§ Instruction
Scale the stretch from the line containing "How far from each" through the line containing "64.6 inches". Reproduce every line in that stretch, requests included, but multiply each distance value in the answers by 1.25, rounding to the original number of decimal places with halves rounded up.

§ Dataset
☆ ☆ ☆ ☆ ☆

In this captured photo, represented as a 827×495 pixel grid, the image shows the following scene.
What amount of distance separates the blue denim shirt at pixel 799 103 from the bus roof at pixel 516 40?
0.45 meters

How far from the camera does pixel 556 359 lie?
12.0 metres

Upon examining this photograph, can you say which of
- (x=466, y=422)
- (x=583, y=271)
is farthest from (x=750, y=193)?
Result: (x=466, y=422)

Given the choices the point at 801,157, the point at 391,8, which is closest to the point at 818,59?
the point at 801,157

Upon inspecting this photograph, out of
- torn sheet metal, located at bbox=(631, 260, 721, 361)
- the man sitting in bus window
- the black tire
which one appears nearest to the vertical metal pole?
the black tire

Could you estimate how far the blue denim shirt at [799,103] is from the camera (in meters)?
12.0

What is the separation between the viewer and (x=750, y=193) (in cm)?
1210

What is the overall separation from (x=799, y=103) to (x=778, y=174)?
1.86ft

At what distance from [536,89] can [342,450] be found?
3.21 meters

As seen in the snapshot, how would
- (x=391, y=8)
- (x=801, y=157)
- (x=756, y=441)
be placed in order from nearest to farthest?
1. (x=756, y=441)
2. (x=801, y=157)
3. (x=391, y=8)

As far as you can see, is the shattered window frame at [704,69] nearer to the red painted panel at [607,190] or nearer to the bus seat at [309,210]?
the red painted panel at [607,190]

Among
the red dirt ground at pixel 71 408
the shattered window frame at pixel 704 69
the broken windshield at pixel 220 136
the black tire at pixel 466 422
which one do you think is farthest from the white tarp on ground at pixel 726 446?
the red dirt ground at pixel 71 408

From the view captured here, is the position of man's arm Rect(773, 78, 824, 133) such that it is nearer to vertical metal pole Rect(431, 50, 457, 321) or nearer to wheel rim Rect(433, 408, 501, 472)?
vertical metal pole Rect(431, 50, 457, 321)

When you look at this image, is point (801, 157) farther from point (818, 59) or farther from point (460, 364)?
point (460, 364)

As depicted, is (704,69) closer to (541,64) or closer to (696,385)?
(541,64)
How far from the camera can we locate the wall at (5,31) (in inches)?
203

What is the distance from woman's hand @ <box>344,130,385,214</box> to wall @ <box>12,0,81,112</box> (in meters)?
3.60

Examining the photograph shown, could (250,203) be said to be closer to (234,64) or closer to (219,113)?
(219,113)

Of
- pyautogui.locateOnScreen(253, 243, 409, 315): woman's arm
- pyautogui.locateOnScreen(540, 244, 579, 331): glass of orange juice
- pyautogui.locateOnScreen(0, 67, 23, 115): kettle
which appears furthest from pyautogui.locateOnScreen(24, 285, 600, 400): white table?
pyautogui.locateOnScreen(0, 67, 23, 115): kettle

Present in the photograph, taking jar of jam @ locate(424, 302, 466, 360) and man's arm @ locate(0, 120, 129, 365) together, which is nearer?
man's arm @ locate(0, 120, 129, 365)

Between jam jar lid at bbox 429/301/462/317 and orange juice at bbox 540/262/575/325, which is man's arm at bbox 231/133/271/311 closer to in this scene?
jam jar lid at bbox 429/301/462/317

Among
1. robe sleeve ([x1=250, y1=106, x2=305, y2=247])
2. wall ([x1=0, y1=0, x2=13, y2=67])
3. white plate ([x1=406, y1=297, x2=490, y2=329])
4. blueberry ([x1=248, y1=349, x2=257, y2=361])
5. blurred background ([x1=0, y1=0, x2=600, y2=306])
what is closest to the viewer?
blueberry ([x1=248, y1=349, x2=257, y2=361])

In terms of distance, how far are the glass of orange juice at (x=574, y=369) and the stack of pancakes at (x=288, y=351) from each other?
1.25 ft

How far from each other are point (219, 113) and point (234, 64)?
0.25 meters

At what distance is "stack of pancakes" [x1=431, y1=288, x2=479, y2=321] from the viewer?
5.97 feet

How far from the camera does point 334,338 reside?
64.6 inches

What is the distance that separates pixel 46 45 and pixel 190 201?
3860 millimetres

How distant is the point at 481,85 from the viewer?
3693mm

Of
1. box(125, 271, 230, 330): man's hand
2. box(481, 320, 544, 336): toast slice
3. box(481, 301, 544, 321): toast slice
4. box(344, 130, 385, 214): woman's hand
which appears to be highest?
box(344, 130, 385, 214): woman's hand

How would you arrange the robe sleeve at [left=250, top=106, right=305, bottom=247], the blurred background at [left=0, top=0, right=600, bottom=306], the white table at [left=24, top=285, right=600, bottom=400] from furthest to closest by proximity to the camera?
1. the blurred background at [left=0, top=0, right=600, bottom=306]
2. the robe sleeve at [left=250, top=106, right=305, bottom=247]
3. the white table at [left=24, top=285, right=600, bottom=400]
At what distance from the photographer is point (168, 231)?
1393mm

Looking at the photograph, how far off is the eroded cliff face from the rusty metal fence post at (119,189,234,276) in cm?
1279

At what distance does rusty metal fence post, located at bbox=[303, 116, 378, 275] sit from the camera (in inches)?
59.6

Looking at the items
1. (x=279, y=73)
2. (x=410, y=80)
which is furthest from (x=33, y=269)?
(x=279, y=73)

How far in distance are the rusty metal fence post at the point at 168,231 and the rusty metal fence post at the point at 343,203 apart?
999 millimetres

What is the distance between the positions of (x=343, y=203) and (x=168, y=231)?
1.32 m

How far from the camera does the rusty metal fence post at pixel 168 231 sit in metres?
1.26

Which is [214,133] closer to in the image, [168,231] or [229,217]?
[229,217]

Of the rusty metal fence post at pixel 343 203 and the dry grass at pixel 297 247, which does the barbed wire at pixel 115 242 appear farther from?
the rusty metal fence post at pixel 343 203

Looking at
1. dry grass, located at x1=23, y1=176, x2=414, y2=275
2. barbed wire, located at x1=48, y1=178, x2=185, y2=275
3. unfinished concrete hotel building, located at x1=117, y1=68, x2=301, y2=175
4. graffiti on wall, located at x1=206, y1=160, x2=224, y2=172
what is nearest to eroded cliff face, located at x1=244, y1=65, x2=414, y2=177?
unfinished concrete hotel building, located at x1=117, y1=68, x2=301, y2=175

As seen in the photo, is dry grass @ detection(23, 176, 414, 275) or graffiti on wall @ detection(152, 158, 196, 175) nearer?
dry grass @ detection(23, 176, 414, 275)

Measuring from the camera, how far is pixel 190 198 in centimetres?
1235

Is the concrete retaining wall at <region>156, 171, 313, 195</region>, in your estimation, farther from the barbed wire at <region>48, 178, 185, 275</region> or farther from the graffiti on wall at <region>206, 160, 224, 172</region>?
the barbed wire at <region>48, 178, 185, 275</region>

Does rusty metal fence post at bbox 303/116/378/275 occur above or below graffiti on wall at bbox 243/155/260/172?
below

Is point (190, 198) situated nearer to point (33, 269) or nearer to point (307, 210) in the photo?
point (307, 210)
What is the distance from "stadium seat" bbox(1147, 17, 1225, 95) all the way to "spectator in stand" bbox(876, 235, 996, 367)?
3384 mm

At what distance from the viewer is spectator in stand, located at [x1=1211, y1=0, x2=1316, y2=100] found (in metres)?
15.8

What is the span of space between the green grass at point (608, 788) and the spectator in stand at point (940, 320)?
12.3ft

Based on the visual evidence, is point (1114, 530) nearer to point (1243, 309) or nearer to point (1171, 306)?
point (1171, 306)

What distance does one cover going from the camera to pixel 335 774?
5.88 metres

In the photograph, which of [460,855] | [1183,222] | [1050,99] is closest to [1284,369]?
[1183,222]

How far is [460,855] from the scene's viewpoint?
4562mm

☆ ☆ ☆ ☆ ☆

§ Reply
How far from each other are point (219, 113) and point (234, 64)?
0.31 meters

At what distance is "stack of pancakes" [x1=431, y1=288, x2=479, y2=321] from the viewer?
7.46 feet

How far from the camera does point 334,338 reside?
80.8 inches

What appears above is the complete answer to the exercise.